L’ONU est prompte à défendre l’égalité des droits, mais le magazine UN-Special, distribué aux employés de nombreuses organisations internationales, refuse de publier une petite annonce destinée à faire connaître l’existence d’un groupe de rencontre pour les homos internationaux.

Depuis quelques mois déjà, le pôle social de l’association 360 compte un groupe réunissant des gays et des lesbiennes pour la plupart anglophones et employés dans des organisations internationales. Pas facile en effet quand on est homo, qu’on débarque à Genève en ne parlant pas ou peu le français, de s’intégrer et de rencontrer des semblables. Le GIG (Gay International Group), créé il y a sept ans déjà et qui compte 160 membres, et le LIG (Lesbian International Group) leur permettent de se retrouver. Sous l’impulsion de Yves de Matteis, ils ont rejoint voici quelques mois le pôle social de l’association 360.

C’est donc de façon logique que cette double entité avait décidé de faire connaître davantage encore son existence dans les milieux internationaux. Pour cela, Yves de Matteis faisait parvenir début septembre à «UN Special», le journal des fonctionnaires de l’ONU, une annonce en anglais, libellée comme suit:

Gay International Group
Lesbian International Group

• French isn’t your mother tongue and you find it difficult to make friends in Geneva?

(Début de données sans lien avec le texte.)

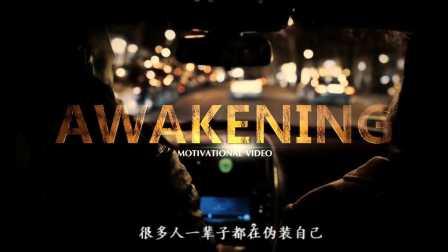 【觉醒—AWAKENING】来自youtube的励志视频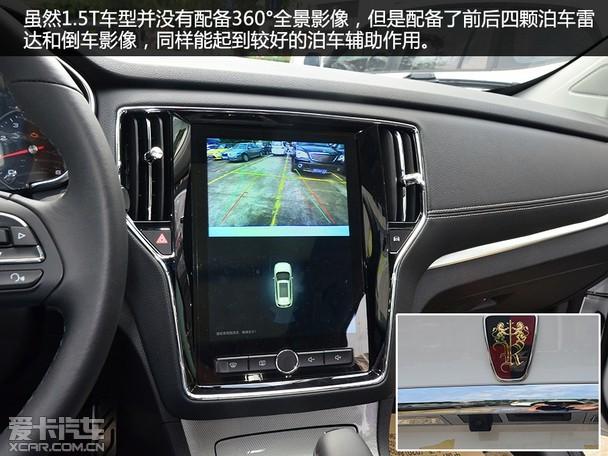高颜值互联网SUV 爱卡实拍上汽荣威RX5高清图片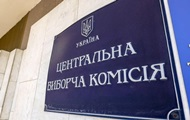 Выборы в Раду: обработано уже более 79% протоколов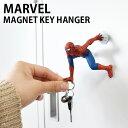 MARVEL マーベル マグネットキーハンガー Magnet key hanger スパイダーマン ヴェノム 映画 アメコミ 磁石 おもしろ雑貨 プレゼント 贈り物 ギフト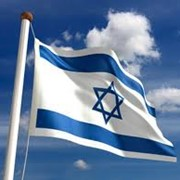Виза на лечение в Израиль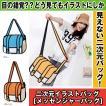 二次元イラストバッグ「メッセンジャーバッグ」(イラストバッグ,マンガバッグ,2Dバッグ,アニメバッグ,男女兼用,平面バッグ,BAG)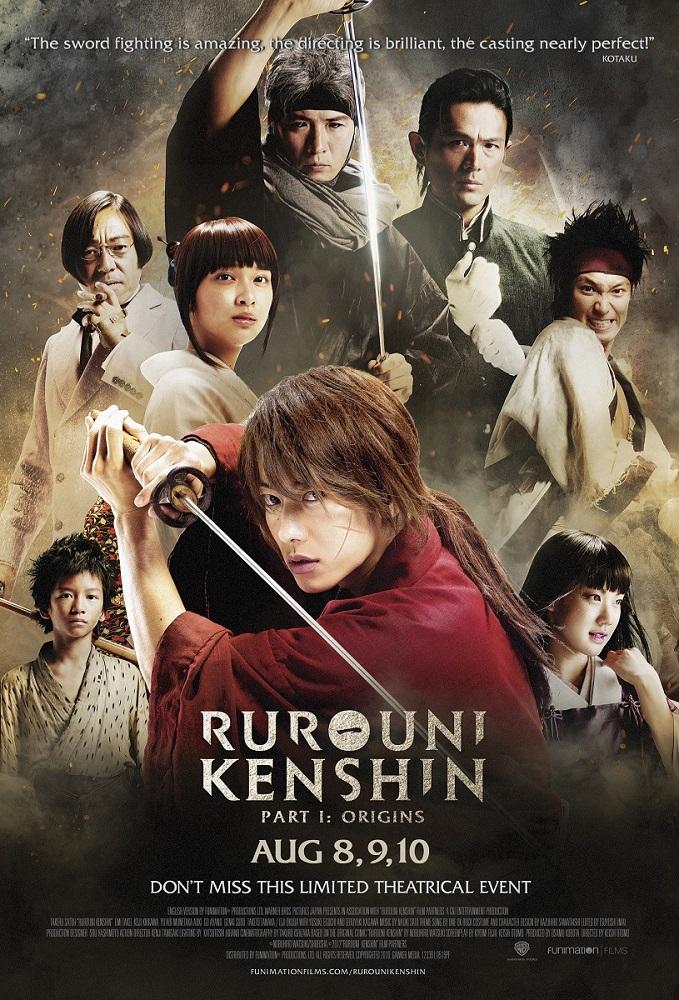 The Rurouni Kenshin Saga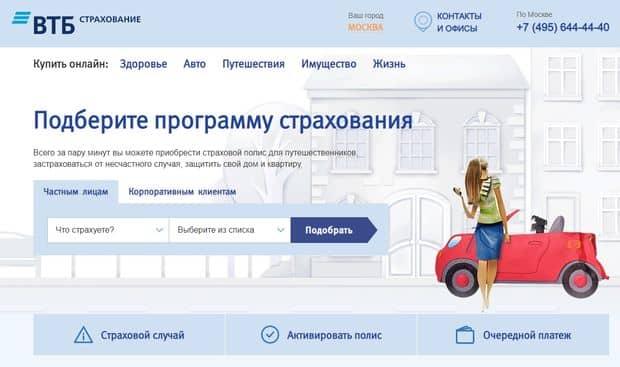Покупая полис онлайн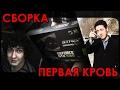 Download  Своими руками Собираю игровой PC за 100.000 рублей В первый раз MP3,3GP,MP4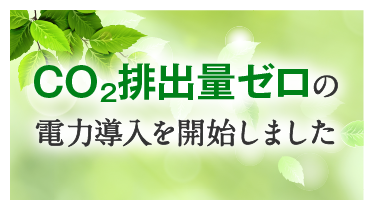 CO2ゼロ電力導入
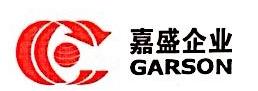 上海先丰石化国际贸易有限公司 最新采购和商业信息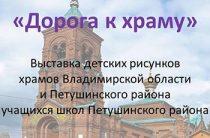 Выставка-презентация «Дорога к храму»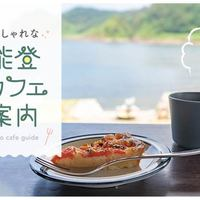 【石川・能登】能登地方のおしゃれなカフェまとめ!海の見えるカフェから、人気のトレンド店まで!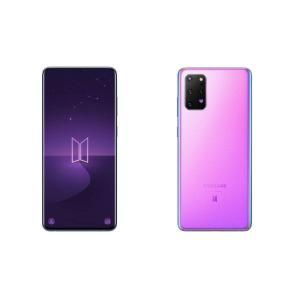 Galaxy S20+ 128 Go   - Violet - Débloqué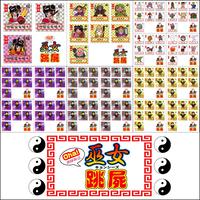 第1弾【Oha!巫女キョンシーズ】「コンプ版」(全206種)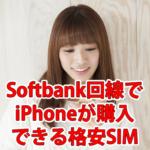 ソフトバンク回線でiPhone 6s, 7, 8が購入できる格安SIM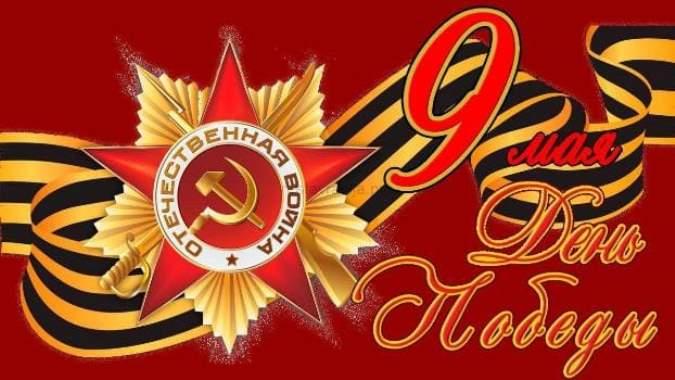 день победы поздравления красивые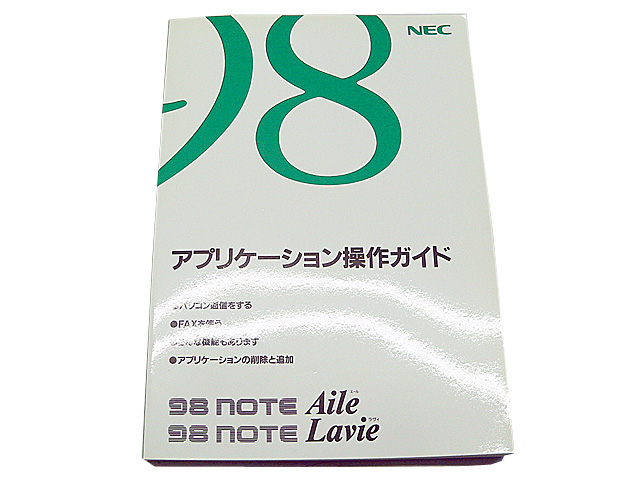 PC-9821Nr166/Nr150 アプリケーション操作ガイド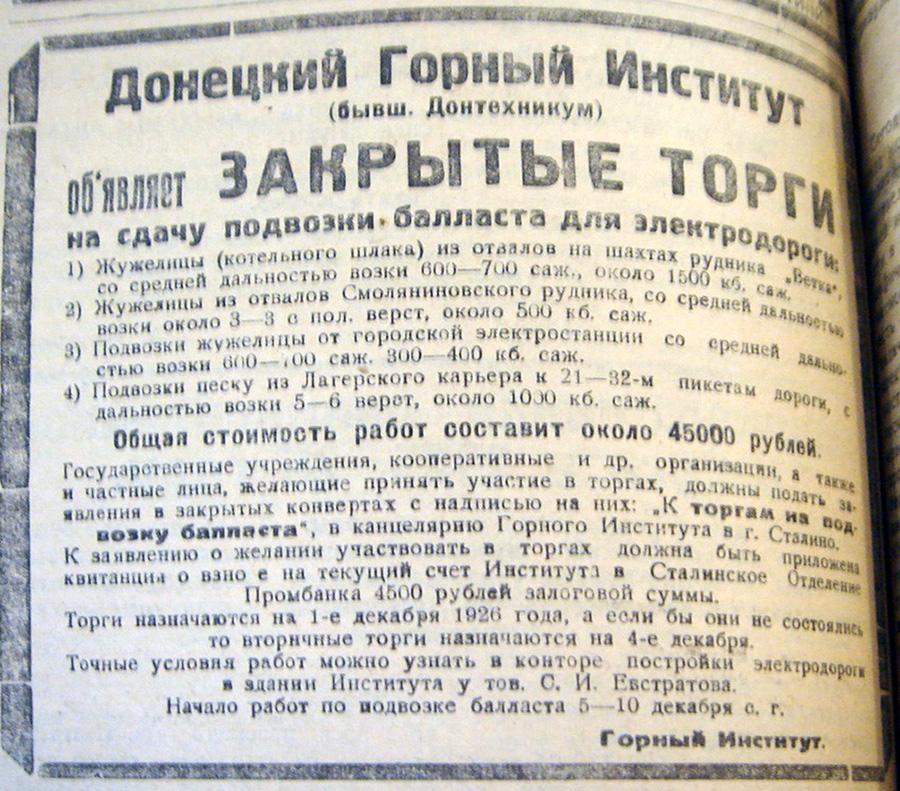"""Объявление в газете """"Диктатура труда"""". 1926 год."""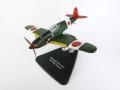 OXFORD (オックスフォード)  1/72 カワサキ キ-61 飛燕 244th Flight Reg  調布飛行場 1945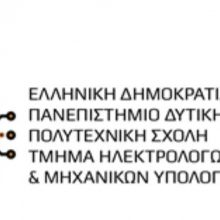 kozan.gr: Προκήρυξη 26 θέσεων υποψηφίων Διδακτόρων στο Πανεπιστήμιο Δ. Μακεδονίας – Προθεσμία υποβολής: 03-03-2020 έως 03-04-2020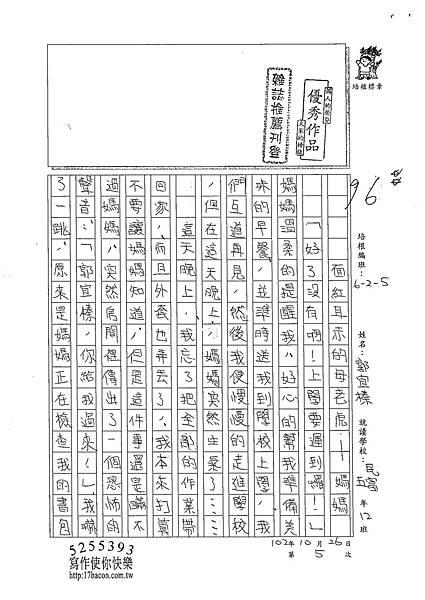 102W5205郭宜榛 (1)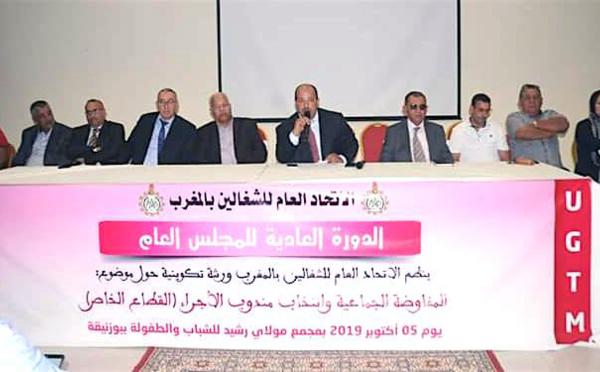 المجلس العام للاتحاد العام للشغالين بالمغرب يستنكر منهجية الحكومة في تعاطيها مع ملف الحوار الاجتماعي بعد توقيع اتفاق 25 أبريل 2019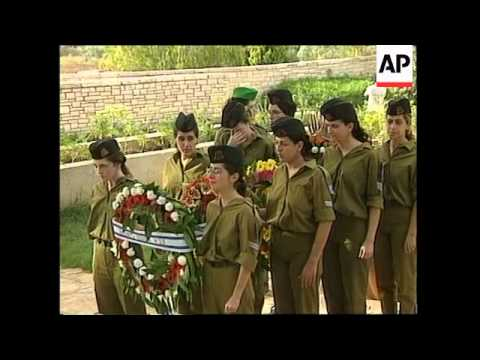 ISRAEL: FUNERAL OF ISRAELI SOLDIER KILLED IN SOUTH LEBANON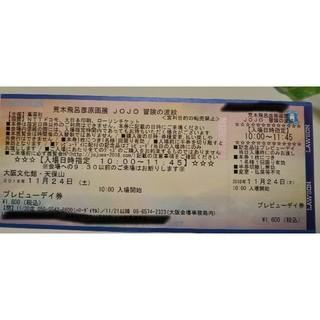 荒木飛呂彦原画展 JOJO冒険の波紋(その他)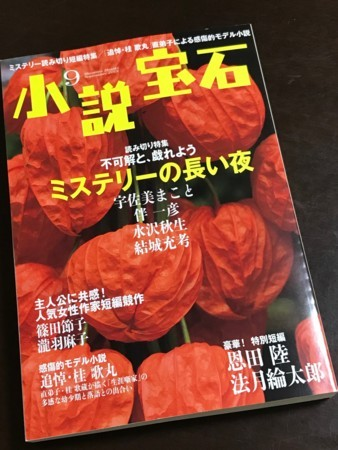 f:id:Fukuda_Kazuyo:20180823111453j:image:w360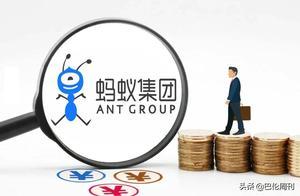 蚂蚁终将会上市,但是估值将作出重大调整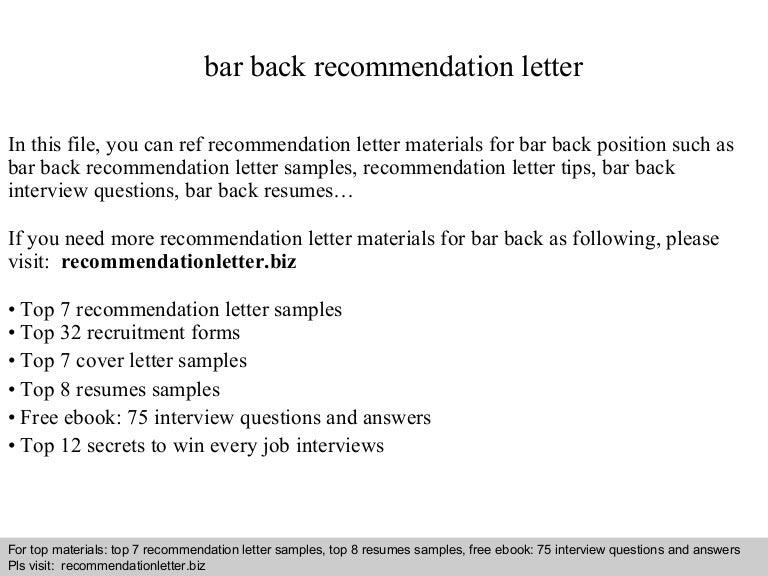 bar back recommendation letter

• You speak some French and would enjoy meeting gay or lesbian compatriots or friends from all over the world

• You’re French speaking and wish to meet people from all over the world

• You’d like to make more friends or… for any other reason

Then join the gay or the lesbian international group (200 members from more than 80 countries)!
The members of these informal groups meet once or twice a month for brunches, barbecues, dinners, parties, etc.

For any information
gig@360.ch or lig@360.ch

L’annonce était destinée à paraître dans le numéro d’octobre et, selon Yves de Matteis qui s’était assuré que le journal avait bien reçu le matériel nécessaire, tout semblait en ordre. Première étonnement lorsque le responsable du GIG découvre dans le numéro d’octobre que la petite pub n’y figure pas. Et il n’est pas au bout de ses surprises: si l’annonce n’a pas passé, lui explique l’entreprise responsable de la publicité pour «UN Special», c’est parce que le comité de rédaction – dont la tâche semble surtout proche d’un comité de censure – a décidé qu’elle n’était tout simplement pas publiable! Motifs: «les mots «gays» et «lesbiens» ne sont pas assez discrets, il n’y a pas de numéro de téléphone et la formulation “ainsi que toutes personnes intéressées” est ambigüe». Au sujet du troisième point, Yves de Matteis affirme que l’entreprise en charge de la publicité lui a aussi laissé entendre qu’«on pouvait penser à d’éventuelles «orgies» ou autres contacts sexuels qui pourraient avoir lieu dans ce cadre». On croit rêver!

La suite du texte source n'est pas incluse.